[START OF Materials provided]

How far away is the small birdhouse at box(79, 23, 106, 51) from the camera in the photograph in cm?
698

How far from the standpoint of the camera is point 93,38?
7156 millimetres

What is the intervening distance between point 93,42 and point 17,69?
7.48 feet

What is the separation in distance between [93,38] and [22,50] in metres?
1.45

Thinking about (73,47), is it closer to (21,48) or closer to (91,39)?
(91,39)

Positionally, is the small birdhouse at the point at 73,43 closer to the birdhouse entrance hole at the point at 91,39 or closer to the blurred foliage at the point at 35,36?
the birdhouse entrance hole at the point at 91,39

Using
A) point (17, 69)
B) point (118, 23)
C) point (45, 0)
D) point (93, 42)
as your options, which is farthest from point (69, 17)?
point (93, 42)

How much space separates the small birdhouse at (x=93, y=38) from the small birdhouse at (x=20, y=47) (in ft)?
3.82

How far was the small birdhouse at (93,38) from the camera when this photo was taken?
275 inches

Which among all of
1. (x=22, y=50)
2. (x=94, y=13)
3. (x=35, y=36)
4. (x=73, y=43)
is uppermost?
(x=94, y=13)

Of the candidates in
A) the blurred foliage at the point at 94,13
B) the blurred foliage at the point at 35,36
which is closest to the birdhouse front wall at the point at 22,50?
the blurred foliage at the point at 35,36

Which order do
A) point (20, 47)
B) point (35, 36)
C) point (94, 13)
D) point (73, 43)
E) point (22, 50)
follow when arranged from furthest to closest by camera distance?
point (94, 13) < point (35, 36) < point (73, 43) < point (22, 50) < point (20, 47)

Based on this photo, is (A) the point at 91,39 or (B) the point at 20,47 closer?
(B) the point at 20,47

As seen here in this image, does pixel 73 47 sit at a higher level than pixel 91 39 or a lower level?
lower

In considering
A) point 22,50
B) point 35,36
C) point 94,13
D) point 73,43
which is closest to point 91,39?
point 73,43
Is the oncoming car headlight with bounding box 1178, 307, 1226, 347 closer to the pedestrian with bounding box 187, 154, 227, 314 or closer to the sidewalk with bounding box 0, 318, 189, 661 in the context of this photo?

[END OF Materials provided]
[START OF Materials provided]

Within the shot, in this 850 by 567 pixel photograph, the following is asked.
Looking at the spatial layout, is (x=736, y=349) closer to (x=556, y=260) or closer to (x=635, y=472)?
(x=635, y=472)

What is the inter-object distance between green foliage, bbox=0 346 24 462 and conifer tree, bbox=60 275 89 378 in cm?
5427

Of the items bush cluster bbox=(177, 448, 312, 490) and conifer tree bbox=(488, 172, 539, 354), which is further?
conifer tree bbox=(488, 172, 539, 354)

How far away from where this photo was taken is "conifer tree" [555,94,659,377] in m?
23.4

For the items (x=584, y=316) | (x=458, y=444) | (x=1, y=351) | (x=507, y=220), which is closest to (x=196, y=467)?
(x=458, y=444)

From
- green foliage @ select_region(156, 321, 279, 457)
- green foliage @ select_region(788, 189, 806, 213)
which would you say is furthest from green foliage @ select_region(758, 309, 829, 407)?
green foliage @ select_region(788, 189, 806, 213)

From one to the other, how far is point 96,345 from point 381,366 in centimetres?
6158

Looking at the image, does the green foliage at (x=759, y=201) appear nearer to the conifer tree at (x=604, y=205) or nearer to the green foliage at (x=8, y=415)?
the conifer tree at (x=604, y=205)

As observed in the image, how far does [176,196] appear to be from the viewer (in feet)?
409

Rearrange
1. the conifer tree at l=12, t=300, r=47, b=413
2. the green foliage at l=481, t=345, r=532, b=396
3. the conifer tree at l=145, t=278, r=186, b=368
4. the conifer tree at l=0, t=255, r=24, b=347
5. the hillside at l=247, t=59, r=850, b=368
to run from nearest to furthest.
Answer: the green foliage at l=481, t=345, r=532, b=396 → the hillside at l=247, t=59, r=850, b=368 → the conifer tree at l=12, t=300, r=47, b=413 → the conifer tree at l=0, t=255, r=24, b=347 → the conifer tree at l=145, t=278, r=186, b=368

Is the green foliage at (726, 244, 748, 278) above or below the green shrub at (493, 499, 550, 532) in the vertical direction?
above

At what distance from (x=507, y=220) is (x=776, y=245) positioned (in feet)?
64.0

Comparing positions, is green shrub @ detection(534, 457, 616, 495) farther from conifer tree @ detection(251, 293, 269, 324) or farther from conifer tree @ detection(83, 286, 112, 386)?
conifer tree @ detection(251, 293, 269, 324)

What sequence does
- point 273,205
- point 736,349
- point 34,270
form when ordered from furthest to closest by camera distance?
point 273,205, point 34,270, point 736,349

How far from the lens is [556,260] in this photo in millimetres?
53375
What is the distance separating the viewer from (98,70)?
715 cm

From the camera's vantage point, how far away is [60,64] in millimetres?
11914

[END OF Materials provided]
[START OF Materials provided]

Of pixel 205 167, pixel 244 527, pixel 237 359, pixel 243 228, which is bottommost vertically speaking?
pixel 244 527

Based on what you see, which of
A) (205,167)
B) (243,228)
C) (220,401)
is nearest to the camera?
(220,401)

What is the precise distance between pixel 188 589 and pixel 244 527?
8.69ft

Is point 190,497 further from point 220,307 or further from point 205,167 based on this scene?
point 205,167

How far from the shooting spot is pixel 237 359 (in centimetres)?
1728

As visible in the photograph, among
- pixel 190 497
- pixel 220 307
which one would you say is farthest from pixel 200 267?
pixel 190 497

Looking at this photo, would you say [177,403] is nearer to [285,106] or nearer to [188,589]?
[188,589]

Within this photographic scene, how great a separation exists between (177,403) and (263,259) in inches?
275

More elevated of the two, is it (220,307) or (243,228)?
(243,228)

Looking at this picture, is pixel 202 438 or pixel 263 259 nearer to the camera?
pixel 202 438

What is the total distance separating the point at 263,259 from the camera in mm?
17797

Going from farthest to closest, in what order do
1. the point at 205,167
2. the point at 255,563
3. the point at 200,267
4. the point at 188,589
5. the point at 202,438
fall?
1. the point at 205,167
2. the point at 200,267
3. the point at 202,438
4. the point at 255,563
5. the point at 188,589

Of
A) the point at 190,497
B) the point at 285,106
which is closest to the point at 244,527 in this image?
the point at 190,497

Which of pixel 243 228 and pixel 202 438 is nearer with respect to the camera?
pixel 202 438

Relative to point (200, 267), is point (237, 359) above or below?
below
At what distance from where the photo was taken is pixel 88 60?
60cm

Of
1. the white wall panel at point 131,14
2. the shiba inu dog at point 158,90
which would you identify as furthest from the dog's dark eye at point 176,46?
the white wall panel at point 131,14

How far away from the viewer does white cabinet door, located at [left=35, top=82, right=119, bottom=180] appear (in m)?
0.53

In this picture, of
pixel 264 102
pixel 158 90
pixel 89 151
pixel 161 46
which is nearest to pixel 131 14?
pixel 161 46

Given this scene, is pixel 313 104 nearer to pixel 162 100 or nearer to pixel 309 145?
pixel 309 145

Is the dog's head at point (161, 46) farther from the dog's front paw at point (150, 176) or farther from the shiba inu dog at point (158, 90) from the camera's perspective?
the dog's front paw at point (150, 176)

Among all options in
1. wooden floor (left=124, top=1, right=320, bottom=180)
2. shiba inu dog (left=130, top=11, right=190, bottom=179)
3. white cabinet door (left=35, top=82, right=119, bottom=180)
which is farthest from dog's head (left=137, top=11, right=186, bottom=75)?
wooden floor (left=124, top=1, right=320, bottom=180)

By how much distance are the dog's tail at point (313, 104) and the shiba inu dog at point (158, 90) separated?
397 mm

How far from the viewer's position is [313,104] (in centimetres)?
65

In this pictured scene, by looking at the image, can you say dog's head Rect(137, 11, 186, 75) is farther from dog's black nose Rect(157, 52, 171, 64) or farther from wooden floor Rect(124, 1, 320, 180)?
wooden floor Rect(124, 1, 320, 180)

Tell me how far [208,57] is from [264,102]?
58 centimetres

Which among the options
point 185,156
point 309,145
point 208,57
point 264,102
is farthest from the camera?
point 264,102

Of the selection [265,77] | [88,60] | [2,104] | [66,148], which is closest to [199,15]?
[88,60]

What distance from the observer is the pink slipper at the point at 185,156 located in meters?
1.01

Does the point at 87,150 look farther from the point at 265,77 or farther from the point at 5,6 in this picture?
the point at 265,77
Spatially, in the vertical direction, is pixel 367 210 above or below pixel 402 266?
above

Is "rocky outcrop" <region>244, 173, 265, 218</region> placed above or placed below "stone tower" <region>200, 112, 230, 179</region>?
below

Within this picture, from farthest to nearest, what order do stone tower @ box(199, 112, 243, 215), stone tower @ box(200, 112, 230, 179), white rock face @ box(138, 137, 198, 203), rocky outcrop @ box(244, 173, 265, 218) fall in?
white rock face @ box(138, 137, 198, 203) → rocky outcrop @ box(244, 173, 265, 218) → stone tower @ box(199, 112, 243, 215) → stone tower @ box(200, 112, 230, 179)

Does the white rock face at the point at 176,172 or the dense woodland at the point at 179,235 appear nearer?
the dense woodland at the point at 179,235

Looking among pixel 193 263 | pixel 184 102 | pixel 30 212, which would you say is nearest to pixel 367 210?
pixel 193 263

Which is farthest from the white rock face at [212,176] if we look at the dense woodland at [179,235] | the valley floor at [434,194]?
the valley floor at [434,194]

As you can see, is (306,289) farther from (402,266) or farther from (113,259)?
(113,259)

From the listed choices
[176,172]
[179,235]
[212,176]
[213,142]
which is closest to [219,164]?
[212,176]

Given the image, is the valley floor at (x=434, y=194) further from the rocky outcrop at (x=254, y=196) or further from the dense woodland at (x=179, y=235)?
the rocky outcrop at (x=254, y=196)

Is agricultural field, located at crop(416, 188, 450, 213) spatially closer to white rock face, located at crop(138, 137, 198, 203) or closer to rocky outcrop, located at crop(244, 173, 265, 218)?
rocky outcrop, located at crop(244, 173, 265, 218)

[END OF Materials provided]

Written instruction:
Lay out as a numbered list the lines from the one containing "As visible in the photograph, among" through the one containing "5. the point at 188,589", both included, leaving out any blank lines.

Solved exercise:
1. As visible in the photograph, among
2. - pixel 190 497
3. - pixel 220 307
4. which one would you say is farthest from pixel 200 267?
5. pixel 190 497
6. Looking at this photo, would you say [177,403] is nearer to [285,106] or nearer to [188,589]?
7. [188,589]
8. Within this photographic scene, how great a separation exists between (177,403) and (263,259) in inches?
9. 275
10. More elevated of the two, is it (220,307) or (243,228)?
11. (243,228)
12. Looking at this picture, is pixel 202 438 or pixel 263 259 nearer to the camera?
13. pixel 202 438
14. What is the total distance separating the point at 263,259 from the camera in mm?
15. 17797
16. Going from farthest to closest, in what order do
17. 1. the point at 205,167
18. 2. the point at 255,563
19. 3. the point at 200,267
20. 4. the point at 188,589
21. 5. the point at 202,438
22. fall?
23. 1. the point at 205,167
24. 2. the point at 200,267
25. 3. the point at 202,438
26. 4. the point at 255,563
27. 5. the point at 188,589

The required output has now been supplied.